30 Ocak şafak operasyonu sonrasında, adını Allah’ın Dünyasında Allah’ın Dediği Olmalı sloganı ile duyurmuş olan ve Alparslan Kuytul Hocaefendi’nin kuruculuğunu yaptığı Furkan Vakfına da haksız yere kayyum atanmıştır. Operasyon öncesi İslami çalışmalarına yirmi dört yıl boyunca aralıksız devam eden Furkan Vakfı, toplumun hayrına gerçekleştirdiği ilim, tebliğ, davet, yardım gibi çok yönlü faaliyetleri ile göz dolduran ve halktan tam not almayı başarabilen Rabbani bir cemaat olarak tanınmıştır. Ayrıca, engellemelerin boy gösterdiği son birkaç yıl haricinde özelden genele hiç bir zaman emniyet mensupları ile herhangi bir polemik yakınlığı söz konusu olmamış; 1980’li yıllara varan ferdi tebliğ ve davet çalışmalarını da kapsayan 30 yıllık geçmişinde Furkan Vakfı mensupları hiç bir suça karışmamış, hiç kimseye zarar vermemiş ve çevreyi rahatsız edecek hiç bir olumsuz hadise yaşanmamıştır. Halkımızın hayrı için düzenlenen İslami konferanslarda; bir sandalye kırılmadığı, kimsenin camına bir taş bile atılmadığı, üstelik kullanılan mekânların tertemiz bırakıldığına dair onlarca kez övgüler mazhar olmuştur. Alparslan Kuytul Hocaefendi’nin kapalı spor salonlarında konferanslar yaptığı günlerde, salon müdürleri defalarca takdirlerini belirtmiştir. Hatta emniyet güçleri de Furkan Vakfının programlarında rahat olduklarını defalarca dile getirmiştir.

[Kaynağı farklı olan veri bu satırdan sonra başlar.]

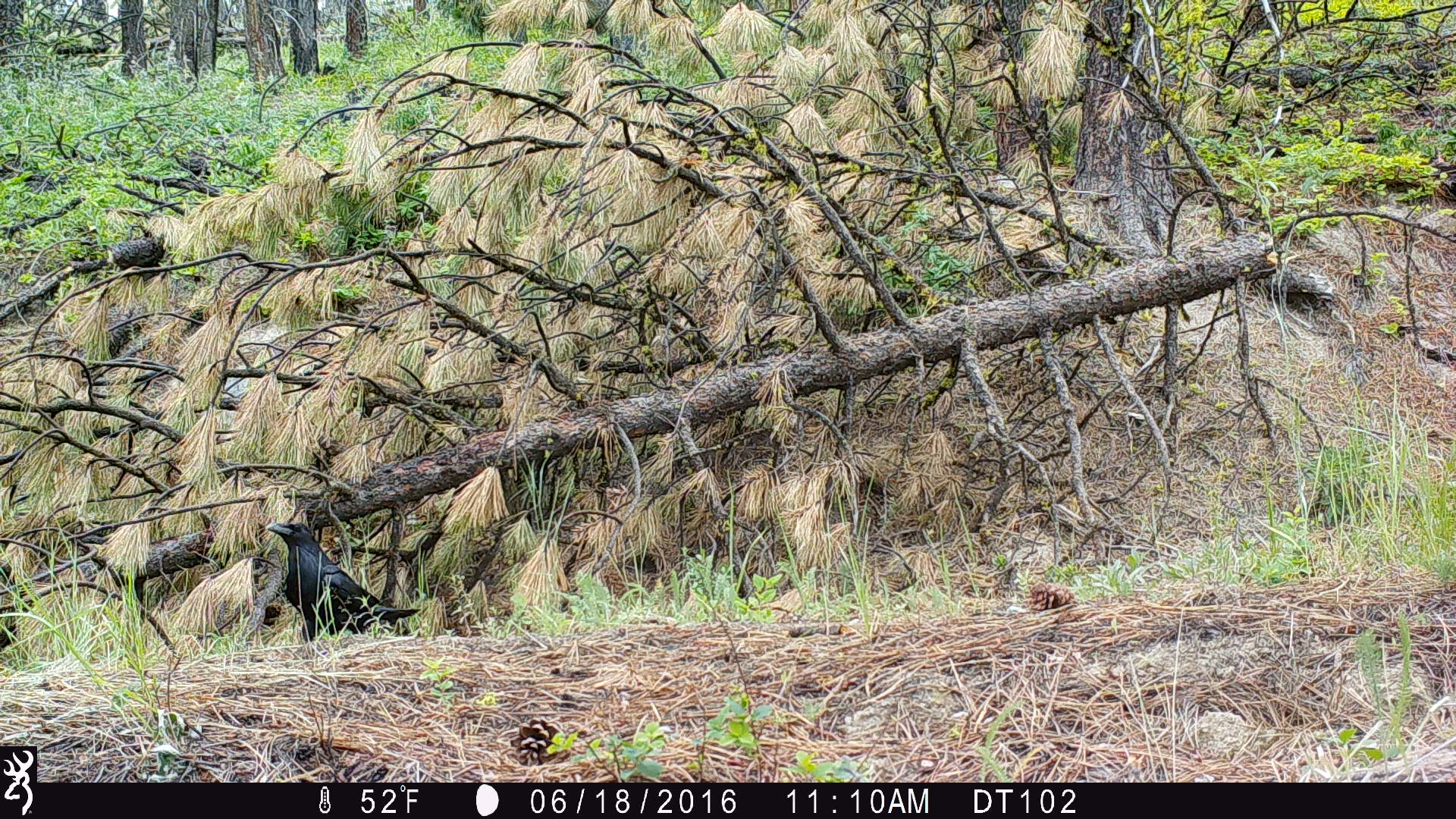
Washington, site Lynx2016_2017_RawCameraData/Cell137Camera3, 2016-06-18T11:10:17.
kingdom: Animalia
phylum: Chordata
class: Aves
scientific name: Aves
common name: birds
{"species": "Aves (birds)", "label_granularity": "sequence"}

İslami konferansların engellenmesinin ardından İslami çalışmalara ara vermeyen Alparslan Kuytul Hocaefendi ve Furkan Gönüllüleri, polisler tarafından türlü müdahalelere maruz kalmış, buna rağmen hiçbir zaman taşkınlık göstermemişlerdir. 22 Nisanda yapılması istenilen basın açıklamasında bebek arabasındaki bir bebeğe bile biber gazı sıkılmış, hamile dendiği halde katılımcılardan birinin özellikle karnı hedef alınmış, bayan polisler başörtülülerin örtülerine el uzatmış, yerde yatan elleri kelepçeli kişilere bile tekme atılmıştır.

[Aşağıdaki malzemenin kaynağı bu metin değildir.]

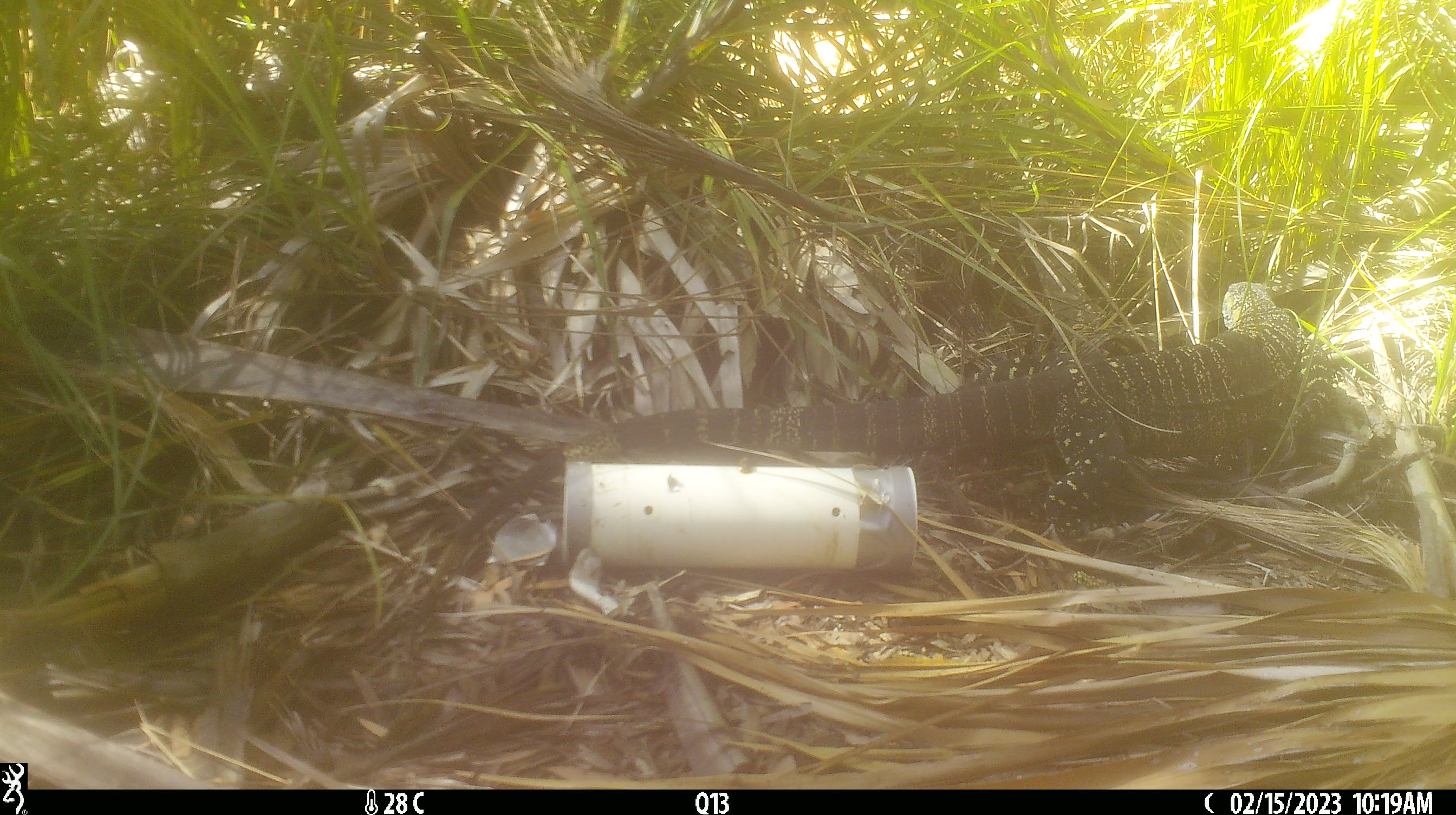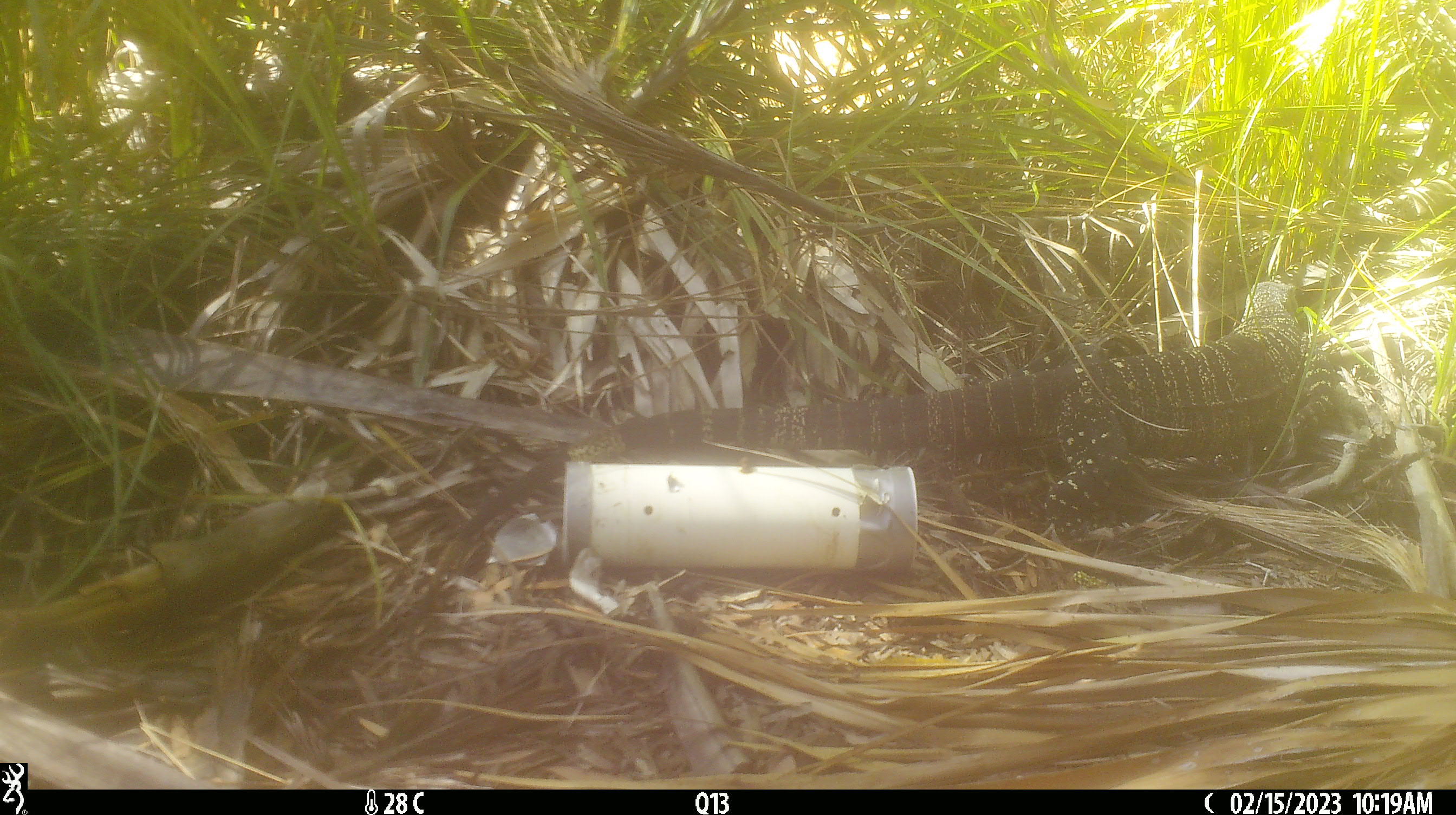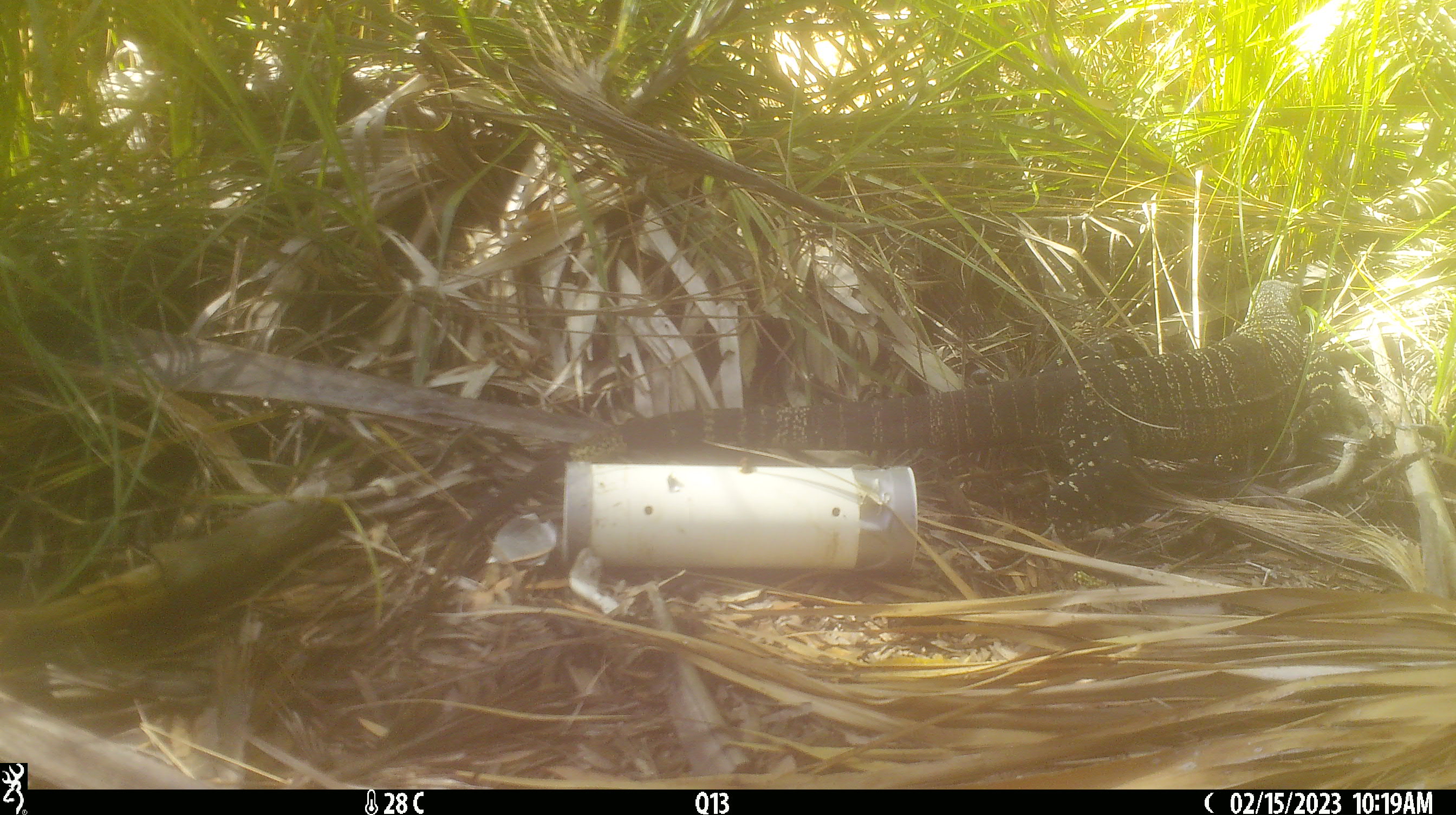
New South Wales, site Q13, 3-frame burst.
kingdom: Animalia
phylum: Chordata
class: Reptilia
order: Squamata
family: Varanidae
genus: Varanus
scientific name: Varanus varius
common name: lace monitor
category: goanna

Bu kadar acımasız müdahaleye rağmen Furkan gönüllüleri, olaylar esnasında mağdur olan polis görevlerinden bir kısmına merhametle muamele etmiştir.

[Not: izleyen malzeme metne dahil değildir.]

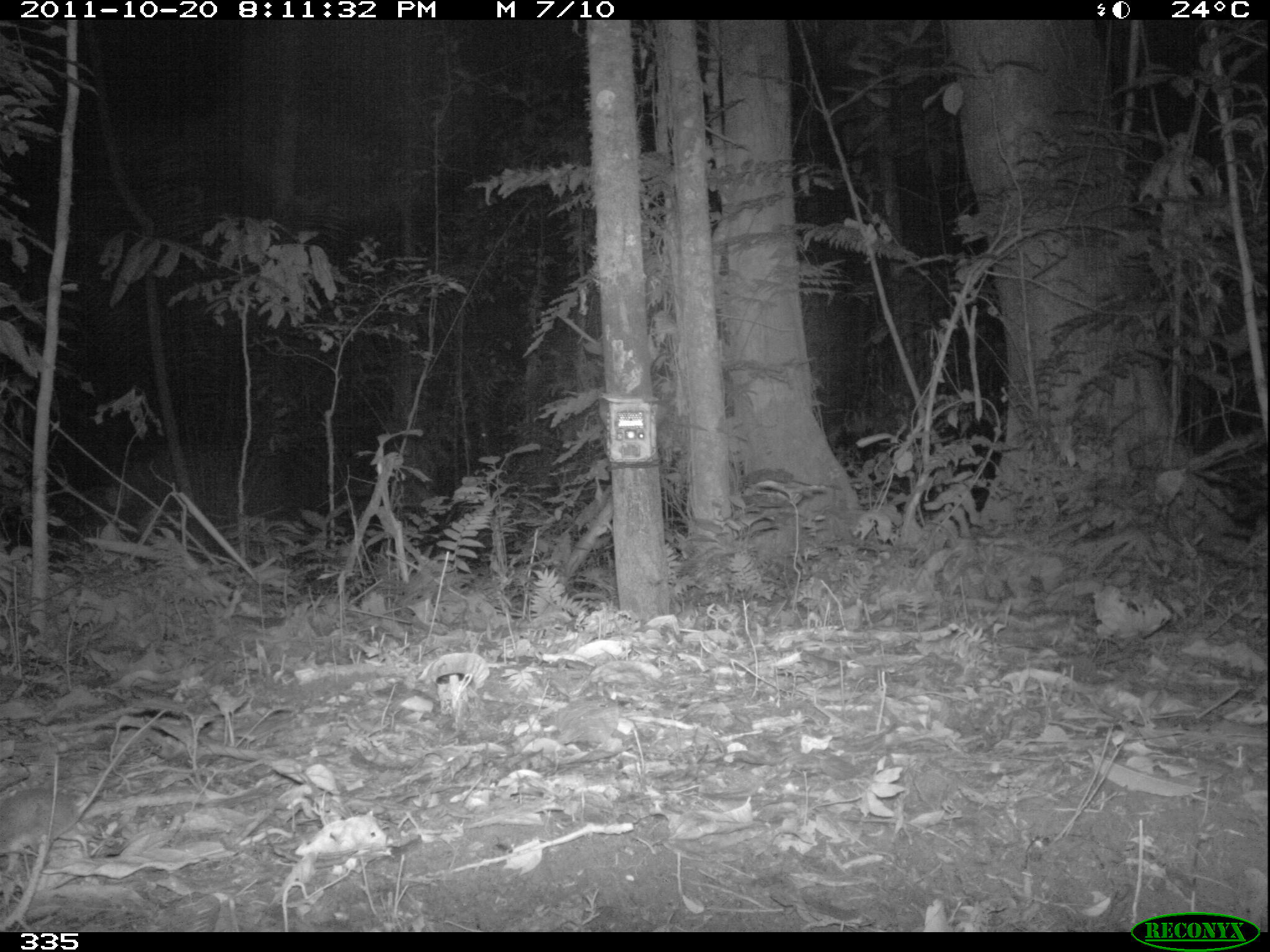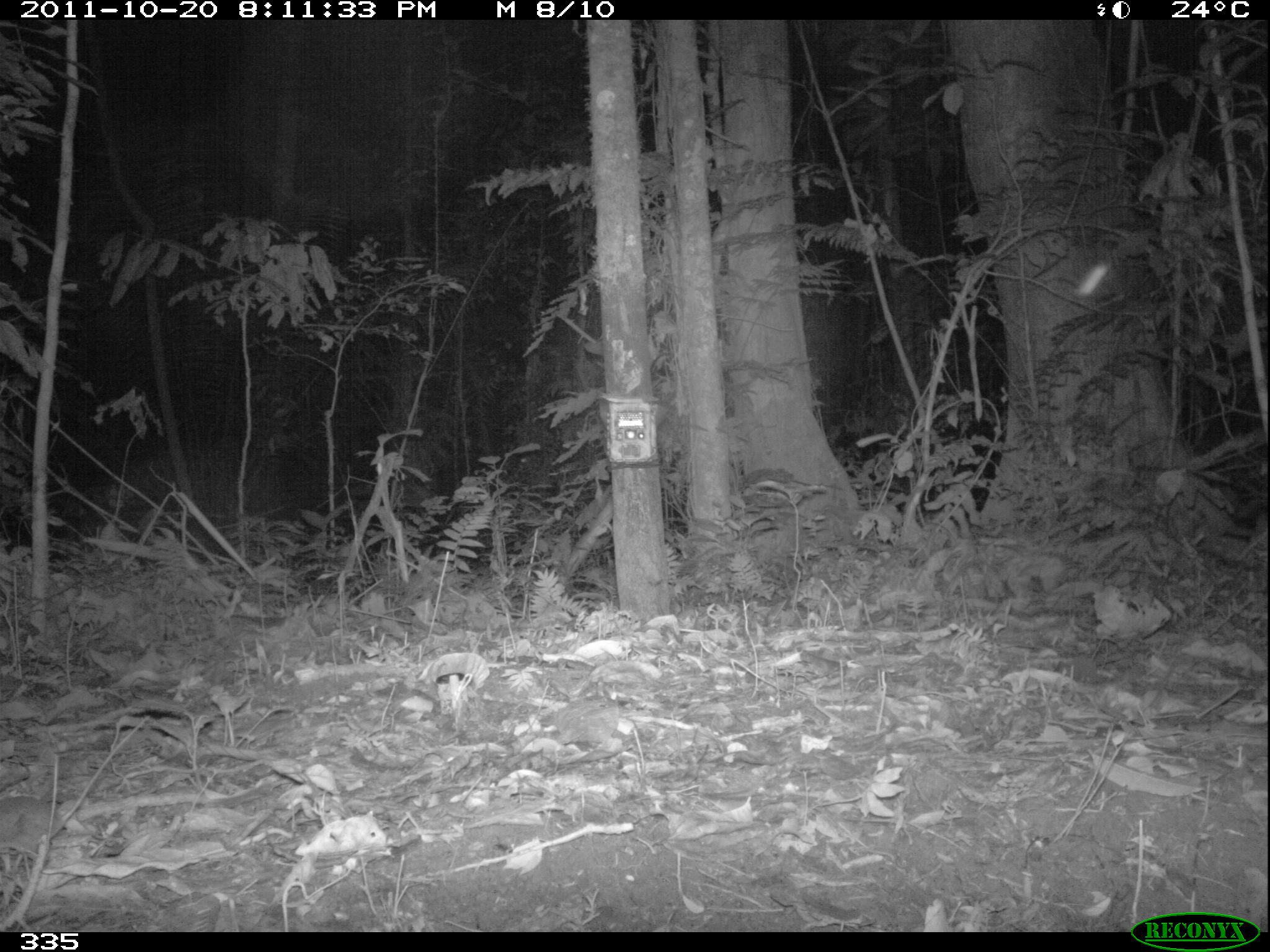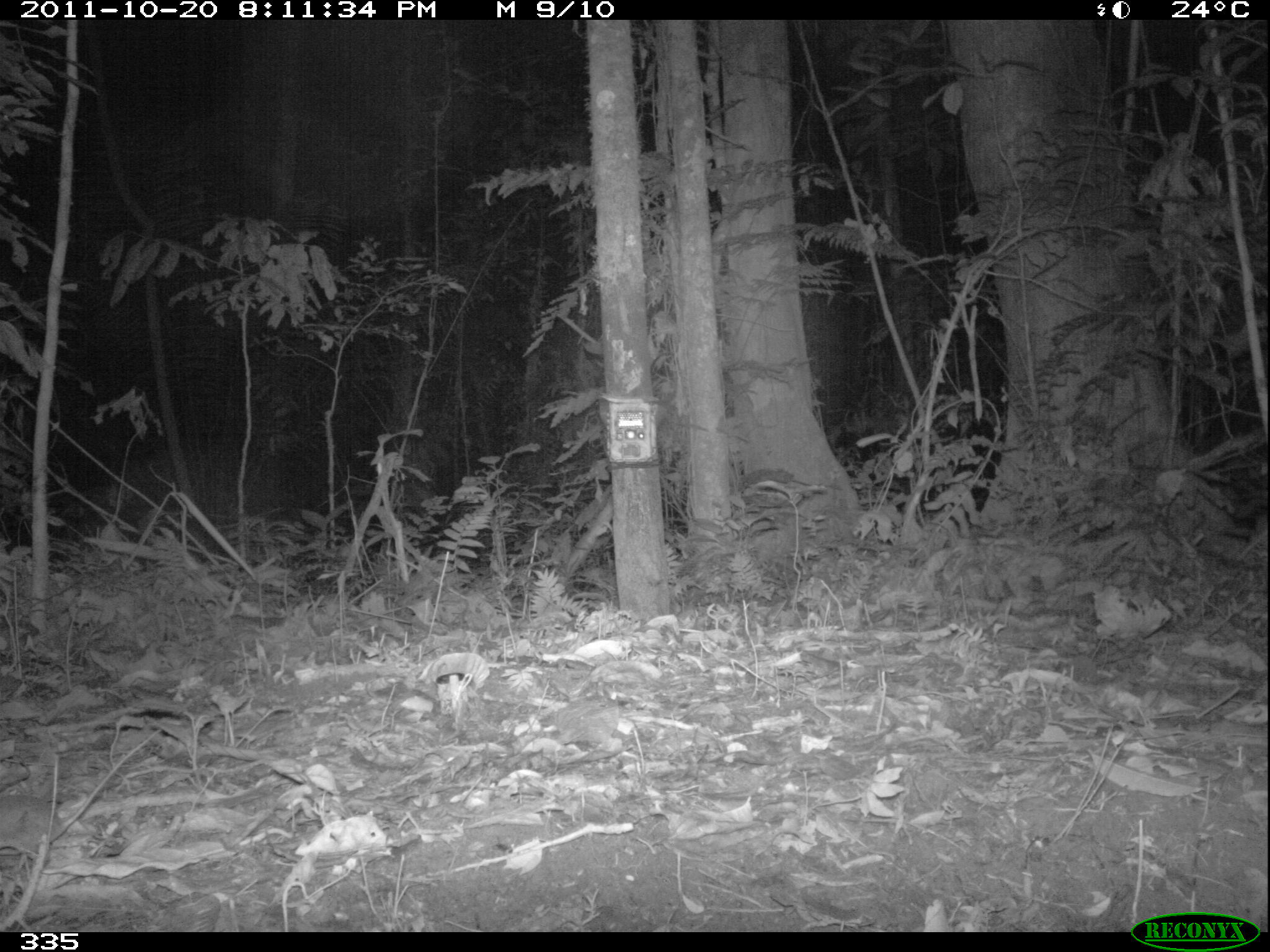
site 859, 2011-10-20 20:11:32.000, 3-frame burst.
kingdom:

Furkan Gönüllülerinin Adana’da yaşanan 22 Nisan olayı başta olmak üzere tüm engellemelerde sergilemiş oldukları duruş, Alparslan Kuytul Hocaefendi’nin talebelerini şiddetten ve her türlü suçtan uzak tuttuğuna delil teşkil etmektedir.

Alparslan Kuytul Hocaefendi, hayatı boyunca terörü lanetlemiş ve yıllarca yapmış olduğu derslerde terör faaliyetlerinin her çeşidinin İslamda yeri olmadığını anlatmıştır. Furkan Vakfı bünyesinde toplumun her kesimine sunulan hayırlı hizmetler sonucunda 2012 yılında vakfımız ‘örnek vakıf’ gösterilerek emniyet tarafından plaket almıştır.

Alparslan Kuytul Hocaefendi’nin iddianamesinde ilk geçen suçlamalar terör örgütüne üye(!) olmak suçu olmuş, daha sonra ise savcı, terör örgütüne üye olmaya dair suçlamaların tamamını geri çekmiş, İddianamede sadece terör örgütü propagandası yapmak(!) suçu kalmıştır

Devlet kurumlarınca (TEM, MİT, KOM, VGM)  terör örgütlerinden hiçbirine ilgisi, ilişiği, irtibatı olmadığı ortaya çıkan bir insanın iddianamesinde terör propagandasının yazması ise hukuksuzluk da gelinen son nokta olarak görülmektedir.

30 Ocak’tan bu yana yandaş medya aracılığıyla Alparslan Kuytul Hocaefendi, 4 terör örgütüne aynı anda ilişkili gösterilmeye çalışılmıştır. Birbirine zıt ve düşman bu kadar terör örgütüne aynı anda üye olmanın imkânsız olduğu bilinmesine rağmen, iftiracı haber kuruluşları,  bu çelişkiyi sürdürmeye devam etmektedir. Ancak Alparslan Kuytul Hocaefendi’nin tertemiz geçmişi terörle bir bağlantısı olmadığının her daim ispatı olmuştur.

30 yıllık islami geçmişinde en küçük bir suça dahi karışmamış bir hocanın ve yine kendisi gibi tertemiz talebelerinin suç örgütleriyle iltisaklı olmadığı apaçık ortadadır.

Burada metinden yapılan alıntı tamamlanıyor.